Zapping: Am Ende nur noch Erleichterung
Zapping: Am Ende nur noch Erleichterung
Von Marcel Kieffer
Wer geglaubt hatte, dass es nach dem erzwungenen Aus von Kevin Spacey bei „House of Cards“ nur noch darum gehen würde, die Serie einigermaßen ordentlich über die Distanz zu retten, muss sich eingestehen, dass er die Wucht und das Potenzial dieser in allen Hinsichten außerordentlichen Produktion unterschätzt hat. „House of Cards“ ist und bleibt, bei allen Nebenerscheinungen, ein phänomenaler Markenstein im modernen TV-Seriengeschäft.
Wobei diese sechste und letzte Staffel zwei Eindrücke hinterlässt: Erleichterung darüber, dass nach soviel Betrug, Verrat und Intrigen endlich Schluss ist; aber auch Bedauern um den Abgang einer Serie, die nichts an ihrer Faszination verloren hat.
Das programmierte Auslaufmodell
Natürlich interessierte bei dieser letzten Staffel vor allem, wie die Autoren Melissa James Gibson und Frank Pugliese den Ausstieg von Kevin Spacey aus der dominierenden Rolle des Frank Underwood hinbekommen würden. Und ob es ihnen dabei ebenso gelingen würde, ein Minimum an Spannung und Handlungsinteresse beim Zuschauer aufrechtzuerhalten. Immerhin hatte in dieser Hinsicht in den bisherigen fünf Staffeln und 65 Folgen die Latte sehr hoch gelegen. Allerdings ist es gerade an diesem Punkt, wo die Serie an den ihren inhärenten Widersprüchen scheitert. Mit derselben Plötzlichkeit, wie Spaceys Karriere in der #MeToo-Debatte implodierte, geht sein Abschied aus „House of Cards“ vonstatten, plötzlich und total. Was jedoch die Serie sofort zum Auslaufmodell macht.

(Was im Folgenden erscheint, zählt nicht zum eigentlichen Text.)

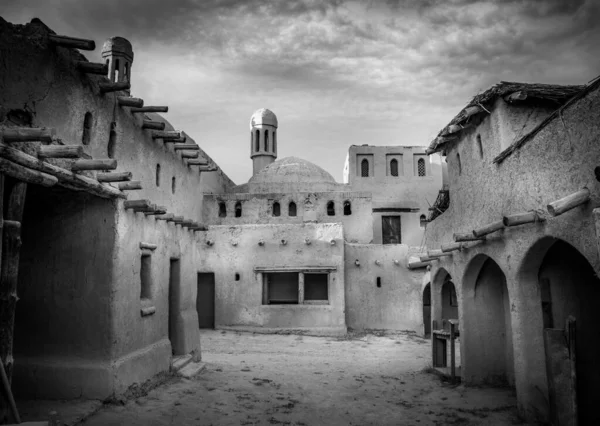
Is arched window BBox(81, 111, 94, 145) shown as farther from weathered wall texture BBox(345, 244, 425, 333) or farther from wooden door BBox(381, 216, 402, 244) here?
wooden door BBox(381, 216, 402, 244)

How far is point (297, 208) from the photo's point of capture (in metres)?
24.9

So bleibt der Solopart von Robin Wright als die ständig am politischen Vermächtnis ihres Vorgängers und Ehegatten sich messende US-Präsidentin Claire Underwood trotz ihrer fulminanten Interpretation der von vornherein zum Scheitern verurteilte Versuch, in einem neuen Selbstverständnis der Serie ein zweites, neues Leben einzuhauchen.
Vom Saulus zum Paulus
„Das Beste, um seinen fragwürdigen Taten etwas entgegenzusetzen, ist Gutes zu tun“, sagt die schöne, eiskalte Witwe. Aber „House of Cards“ wäre nicht „House of Cards“, wenn das bisher so realistische Drehbuch über die dunklen Seiten Washingtoner Machtpolitik sich plötzlich einer von Menschenliebe und Tugendhaftigkeit geprägten Wohlgefälligkeit hingeben würde. Claires Machtkampf mit den diabolischen Shepherd-Geschwistern (die beiden Oscar-nominierten Greg Kinnear und Diane Lane wurden extra gecastet), aber auch ihr Ringen mit alten und neuen Feinden für den eigenen Machterhalt hat mehr als nur einen Hauch von Déjà-vu.

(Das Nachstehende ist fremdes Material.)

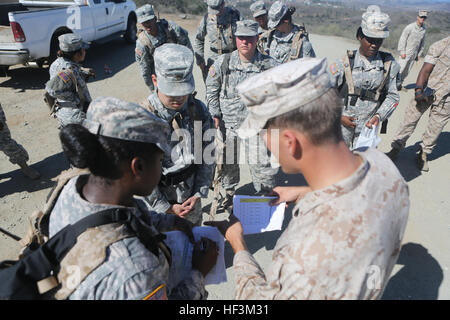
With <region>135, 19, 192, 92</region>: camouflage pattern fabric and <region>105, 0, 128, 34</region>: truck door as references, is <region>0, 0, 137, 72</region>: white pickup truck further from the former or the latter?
<region>135, 19, 192, 92</region>: camouflage pattern fabric

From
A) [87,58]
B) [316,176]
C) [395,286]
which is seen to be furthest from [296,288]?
[87,58]

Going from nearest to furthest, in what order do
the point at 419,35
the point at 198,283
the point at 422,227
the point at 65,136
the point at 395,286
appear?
the point at 65,136 < the point at 198,283 < the point at 395,286 < the point at 422,227 < the point at 419,35

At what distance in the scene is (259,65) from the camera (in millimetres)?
3350

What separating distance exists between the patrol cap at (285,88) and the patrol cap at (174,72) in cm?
95

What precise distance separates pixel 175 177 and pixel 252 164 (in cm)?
137

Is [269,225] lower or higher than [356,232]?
lower

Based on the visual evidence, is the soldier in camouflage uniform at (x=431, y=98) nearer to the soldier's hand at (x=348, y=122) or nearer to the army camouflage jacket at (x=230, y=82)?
the soldier's hand at (x=348, y=122)

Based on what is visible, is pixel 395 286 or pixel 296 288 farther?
pixel 395 286

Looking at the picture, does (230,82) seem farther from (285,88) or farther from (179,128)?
(285,88)

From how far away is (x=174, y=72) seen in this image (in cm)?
206

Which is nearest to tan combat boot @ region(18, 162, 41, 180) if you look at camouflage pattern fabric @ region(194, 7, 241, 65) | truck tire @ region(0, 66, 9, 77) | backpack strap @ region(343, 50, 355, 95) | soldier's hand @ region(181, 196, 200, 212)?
soldier's hand @ region(181, 196, 200, 212)

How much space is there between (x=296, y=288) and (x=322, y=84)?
0.81 metres
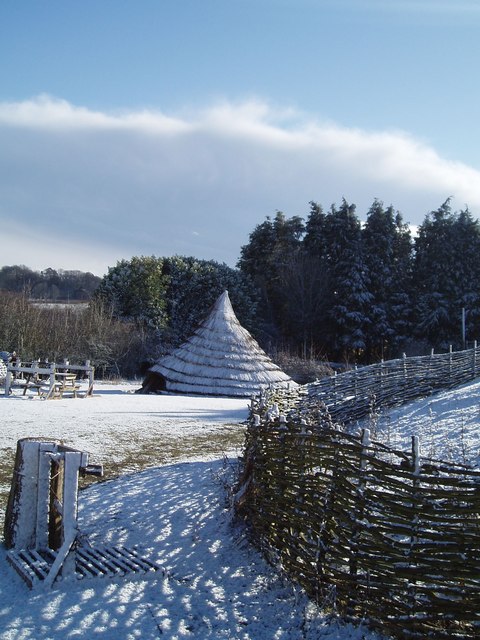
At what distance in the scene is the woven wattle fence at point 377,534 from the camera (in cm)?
353

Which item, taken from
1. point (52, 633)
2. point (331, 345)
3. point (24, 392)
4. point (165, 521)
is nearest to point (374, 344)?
point (331, 345)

In ihrer starken Rolle als undurchschaubare, wiedergeborene Präsidentin und Oberbefehlshabende Claire Hale, kumuliert am Ende jenes Übermaß an Zynismus und Seelenkälte, die die Serie zu dem machte, was sie war – und was uns durch ihre karikatureske Überzogenheit am Ende auch mit Erleichterung von ihr Abschied nehmen lässt.
Die sechste und letzte Staffel von House of Cards ist auf Netflix abrufbar.